Однажды затеяли рукописный журнал. Кто сшивает и клеит, кто сочинять может — пишет, редактирует. С рисунками журнал делали. Вступили в переписку с самим Роменом Ролланом, с Горьким… В том журнальчике и состоялась моя первая публикация.
— А как это происходило?
— Игнатий Дмитриевич предложил нам сочинение о коротких летних деньках. Я рассказал на уроке, как в лесу бродил. «Годится?» — спрашиваю. «Стоит попробовать», — согласился учитель. Да, заблудился я тогда капитально. Но папа мой с мачехой даже в сельсовет не заявили о пропаже сына. Четверо с половиной суток таскался я по полярной тайге. Тяжело пришлось. Если кто прочитает сейчас об этом в «Васюткином озере» или в «Царь-рыбе», то подумает: автор все выдумывает. Отнюдь!
То, что мне писатель поведал, он более обстоятельно описал в своем очерке «Подводя итоги». В тот день, когда писалось сочинение, Игнатий Дмитриевич сам был в творческом воодушевлении. Дав ученикам задание, он тоже уселся за свой стол и уткнулся в рукопись. Некоторое время ребята с любопытством наблюдали, как он мгновенно углубился в свою работу. Что-то поправлял и вписывал, а то вдруг черкал и даже вскакивал и ритмично вышагивал по комнате.
— Сочиняет! Тоже сочиняет, — прошелестело по классу. И ребята, воодушевленные столь поразительным наглядным примером, рьяно бросились догонять своего учителя.
Витя решил описать случай, который с ним произошел летом, когда он заблудился в заполярной тайге между станками Карасино и Полоем.
«Весной (1992 года) я пролетал на вертолете над теми местами, где блуждал, — писал Астафьев в 1996 году, — и убедился, что мои прежние утверждения, будто я вел себя в тайге умело и стойко, потому и спасся, — самонадеянны и ничего не стоят. В этой тайге самому спастись, да еще будучи мальчишкой, — невозможно, только Господь Бог может тут спасти, что он, Милосердный, не раз и делал в моей жизни.
Как бы там ни было, я поблуждал по страшному Заполярью и уцелел, и свое сочинение так бесхитростно, прямолинейно и назвал: „Жив“.
Никогда я еще не старался, не работал с такой любовью, как в тот раз.
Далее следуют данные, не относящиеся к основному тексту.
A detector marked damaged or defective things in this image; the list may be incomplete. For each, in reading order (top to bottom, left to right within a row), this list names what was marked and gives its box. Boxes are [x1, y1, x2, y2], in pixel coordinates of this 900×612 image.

И вот снова урок литературы. Игнатий Дмитриевич раздает тетради с сочинениями, кого бранит, кого похваливает. Тетрадей на столе все меньше, меньше, вот голубеет и последняя, — „Моя!“ — екнуло и замерло сердце в моей, уже много страдавшей груди. Учитель бережно взял тетрадь, развернул ее и начал читать мое сочинение вслух. Затем поднял сочинителя с места, долго, подслеповато всматривался в него и сказал: „Молодец!“»
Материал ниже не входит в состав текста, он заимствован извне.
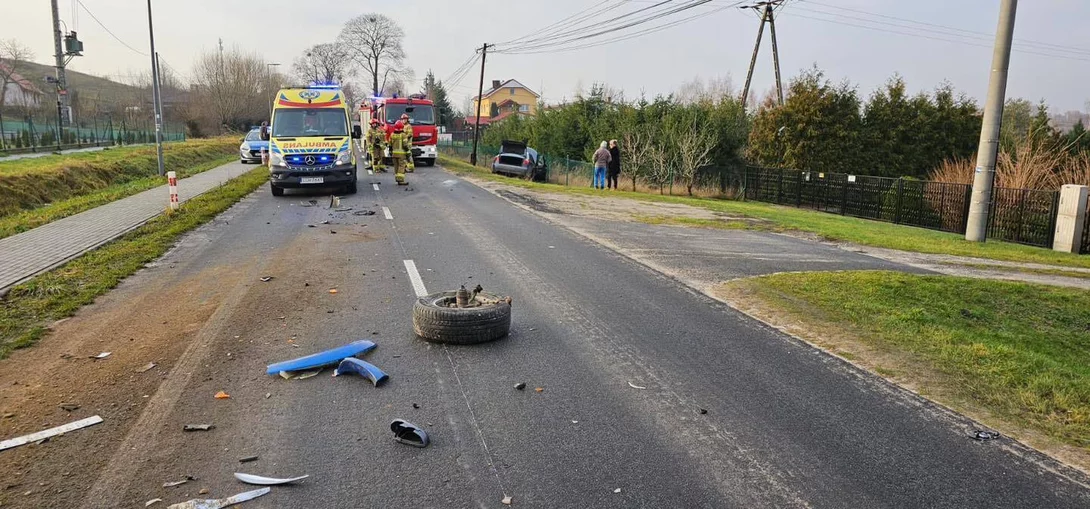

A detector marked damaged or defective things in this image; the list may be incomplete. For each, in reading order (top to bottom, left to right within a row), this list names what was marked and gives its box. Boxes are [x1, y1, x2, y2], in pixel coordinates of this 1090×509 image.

Надо ли говорить о том, что эта похвала дала новые силы подростку.
— Та рукопись едва ли сохранилась? — поинтересовался я у Виктора Петровича.
— Куда там! Даже ни одного оригинала журнала не сберегли, все сгорело. Жаль! Ведь и оригиналы писем в школу знаменитых литераторов также погибли. Уже теперь, на встречах с воспитанниками довоенной Игарки и учителями, говорю: «Что ж вы так-то с письмами самого Горького?!» — «Вот не уберегли». В голове не укладывается, нет! Зато в случившемся пожаре спасали бумажные портреты Ленина… Сдались они кому?.. Не было понимания, да и сейчас тоже.